Meta-Prompt Optimization for LLM-Based Sequential Decision Making
This addresses the problem of performance variability in LLM agents for researchers and practitioners by optimizing prompts, though it is incremental as it builds on existing adversarial bandit methods.
The paper tackles the challenge of automatically optimizing meta-prompts for LLM-based agents in sequential decision-making tasks like Bayesian optimization and multi-armed bandits, proposing algorithms (EXPO and EXPO-ES) that significantly improve performance, as demonstrated through extensive experiments.
Large language models (LLMs) have recently been employed as agents to solve sequential decision-making tasks such as Bayesian optimization and multi-armed bandits (MAB).

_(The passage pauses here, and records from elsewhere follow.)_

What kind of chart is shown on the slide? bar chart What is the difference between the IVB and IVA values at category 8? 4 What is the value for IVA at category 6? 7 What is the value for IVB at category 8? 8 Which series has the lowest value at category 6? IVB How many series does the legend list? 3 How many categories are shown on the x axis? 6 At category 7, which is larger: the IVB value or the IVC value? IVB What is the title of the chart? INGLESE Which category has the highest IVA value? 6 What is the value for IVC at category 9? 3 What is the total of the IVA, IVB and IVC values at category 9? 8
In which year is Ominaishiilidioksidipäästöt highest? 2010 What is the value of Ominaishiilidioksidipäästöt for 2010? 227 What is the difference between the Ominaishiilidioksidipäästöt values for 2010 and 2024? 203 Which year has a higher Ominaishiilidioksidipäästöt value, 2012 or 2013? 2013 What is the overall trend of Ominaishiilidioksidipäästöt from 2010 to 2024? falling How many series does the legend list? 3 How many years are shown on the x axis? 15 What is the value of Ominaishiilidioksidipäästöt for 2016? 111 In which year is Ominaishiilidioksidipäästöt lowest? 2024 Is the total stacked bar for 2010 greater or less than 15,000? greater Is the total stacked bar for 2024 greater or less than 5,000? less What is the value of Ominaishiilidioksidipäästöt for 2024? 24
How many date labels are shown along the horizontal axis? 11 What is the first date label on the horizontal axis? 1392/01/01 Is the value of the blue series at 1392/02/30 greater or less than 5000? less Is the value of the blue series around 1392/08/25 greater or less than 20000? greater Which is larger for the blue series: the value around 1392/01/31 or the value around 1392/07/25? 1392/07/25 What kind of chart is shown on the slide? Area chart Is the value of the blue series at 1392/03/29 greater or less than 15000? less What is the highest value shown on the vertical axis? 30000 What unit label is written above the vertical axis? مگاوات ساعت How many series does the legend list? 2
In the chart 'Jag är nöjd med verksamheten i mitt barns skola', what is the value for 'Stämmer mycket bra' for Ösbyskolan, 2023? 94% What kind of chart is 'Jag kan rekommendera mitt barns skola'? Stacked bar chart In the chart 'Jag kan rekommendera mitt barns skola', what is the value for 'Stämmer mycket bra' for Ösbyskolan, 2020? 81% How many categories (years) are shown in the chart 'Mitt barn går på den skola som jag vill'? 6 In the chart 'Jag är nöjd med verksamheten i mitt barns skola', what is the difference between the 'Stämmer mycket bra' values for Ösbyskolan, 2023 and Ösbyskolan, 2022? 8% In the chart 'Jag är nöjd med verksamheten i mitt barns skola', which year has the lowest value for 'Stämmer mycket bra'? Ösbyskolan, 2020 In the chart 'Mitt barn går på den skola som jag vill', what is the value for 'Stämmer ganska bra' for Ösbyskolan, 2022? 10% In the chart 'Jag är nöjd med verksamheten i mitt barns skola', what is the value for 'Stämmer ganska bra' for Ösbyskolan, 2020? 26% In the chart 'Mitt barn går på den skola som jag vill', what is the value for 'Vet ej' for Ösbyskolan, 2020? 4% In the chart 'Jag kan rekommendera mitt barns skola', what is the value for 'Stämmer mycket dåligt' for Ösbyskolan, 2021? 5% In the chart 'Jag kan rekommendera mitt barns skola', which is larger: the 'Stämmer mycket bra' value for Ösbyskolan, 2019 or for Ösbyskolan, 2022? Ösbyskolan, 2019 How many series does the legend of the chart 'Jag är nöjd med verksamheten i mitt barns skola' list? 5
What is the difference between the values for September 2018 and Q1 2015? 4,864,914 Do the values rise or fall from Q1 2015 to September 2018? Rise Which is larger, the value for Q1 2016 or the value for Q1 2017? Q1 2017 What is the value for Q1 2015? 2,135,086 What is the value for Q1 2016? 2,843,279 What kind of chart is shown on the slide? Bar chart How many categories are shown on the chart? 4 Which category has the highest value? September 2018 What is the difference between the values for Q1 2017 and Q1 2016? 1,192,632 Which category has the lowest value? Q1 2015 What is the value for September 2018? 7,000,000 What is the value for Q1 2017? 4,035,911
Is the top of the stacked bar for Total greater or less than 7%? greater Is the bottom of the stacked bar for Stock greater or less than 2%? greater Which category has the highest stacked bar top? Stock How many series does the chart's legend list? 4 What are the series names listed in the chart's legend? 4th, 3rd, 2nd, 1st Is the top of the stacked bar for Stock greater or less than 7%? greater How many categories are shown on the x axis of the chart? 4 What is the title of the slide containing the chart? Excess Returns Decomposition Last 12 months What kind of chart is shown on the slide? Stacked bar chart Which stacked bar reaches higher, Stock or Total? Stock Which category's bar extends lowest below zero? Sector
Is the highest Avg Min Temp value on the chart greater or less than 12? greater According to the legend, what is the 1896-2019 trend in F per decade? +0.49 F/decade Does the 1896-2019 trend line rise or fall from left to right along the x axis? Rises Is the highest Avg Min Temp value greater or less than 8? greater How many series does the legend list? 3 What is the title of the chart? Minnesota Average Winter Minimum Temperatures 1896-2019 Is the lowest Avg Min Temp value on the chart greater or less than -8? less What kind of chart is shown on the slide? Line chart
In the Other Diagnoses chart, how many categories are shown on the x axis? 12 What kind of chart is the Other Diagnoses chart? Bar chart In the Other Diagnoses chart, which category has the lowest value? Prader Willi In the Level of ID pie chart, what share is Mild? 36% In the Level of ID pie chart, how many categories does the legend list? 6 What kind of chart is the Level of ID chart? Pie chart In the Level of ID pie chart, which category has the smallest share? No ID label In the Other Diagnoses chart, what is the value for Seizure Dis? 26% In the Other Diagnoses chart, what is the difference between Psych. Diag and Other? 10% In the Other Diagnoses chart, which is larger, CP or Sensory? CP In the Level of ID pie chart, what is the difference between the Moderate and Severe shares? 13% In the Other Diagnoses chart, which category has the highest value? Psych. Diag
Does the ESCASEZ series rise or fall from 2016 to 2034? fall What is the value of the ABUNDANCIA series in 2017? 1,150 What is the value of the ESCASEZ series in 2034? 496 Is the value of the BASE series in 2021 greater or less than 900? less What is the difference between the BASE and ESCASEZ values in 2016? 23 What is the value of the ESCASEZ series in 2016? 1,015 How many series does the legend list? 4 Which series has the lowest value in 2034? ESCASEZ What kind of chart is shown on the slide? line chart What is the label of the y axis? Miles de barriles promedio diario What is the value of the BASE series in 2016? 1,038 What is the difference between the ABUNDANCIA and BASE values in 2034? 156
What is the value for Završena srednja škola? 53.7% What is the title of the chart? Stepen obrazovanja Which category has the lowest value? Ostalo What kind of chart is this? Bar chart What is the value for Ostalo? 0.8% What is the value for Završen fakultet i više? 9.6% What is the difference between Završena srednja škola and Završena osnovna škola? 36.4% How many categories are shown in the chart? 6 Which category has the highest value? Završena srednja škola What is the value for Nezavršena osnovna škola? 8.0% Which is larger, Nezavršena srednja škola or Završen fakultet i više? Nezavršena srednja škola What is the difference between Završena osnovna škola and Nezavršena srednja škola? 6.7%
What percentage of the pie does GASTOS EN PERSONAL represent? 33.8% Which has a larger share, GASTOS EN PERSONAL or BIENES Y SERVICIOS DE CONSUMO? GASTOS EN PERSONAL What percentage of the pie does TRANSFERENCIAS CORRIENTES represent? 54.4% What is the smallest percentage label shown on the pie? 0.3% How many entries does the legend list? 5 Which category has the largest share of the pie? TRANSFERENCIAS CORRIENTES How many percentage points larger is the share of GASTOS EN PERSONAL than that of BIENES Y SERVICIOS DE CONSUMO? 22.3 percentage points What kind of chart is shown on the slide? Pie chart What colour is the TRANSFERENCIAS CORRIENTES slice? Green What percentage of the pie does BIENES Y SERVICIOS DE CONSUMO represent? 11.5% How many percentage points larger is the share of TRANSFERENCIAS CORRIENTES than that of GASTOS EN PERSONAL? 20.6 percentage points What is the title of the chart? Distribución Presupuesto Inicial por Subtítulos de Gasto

These works usually adopt an LLM for sequential action selection by providing it with a fixed, manually designed meta-prompt. However, numerous previous works have found that the prompt has a significant impact on the performance of the LLM, which calls for a method to automatically optimize the meta-prompt for LLM-based agents. Unfortunately, the non-stationarity in the reward observations during LLM-based sequential decision-making makes meta-prompt optimization highly challenging. To address this challenge, we draw inspirations from adversarial bandit algorithms, which are inherently capable of handling non-stationary reward observations. Building on this foundation, we propose our EXPonential-weight algorithm for prompt Optimization} (EXPO) to automatically optimize the task description and meta-instruction in the meta-prompt for LLM-based agents. We also extend EXPO to additionally optimize the exemplars (i.e., history of interactions) in the meta-prompt to further enhance the performance, hence introducing our EXPO-ES algorithm. We use extensive experiments to show that our algorithms significantly improve the performance of LLM-based sequential decision-making.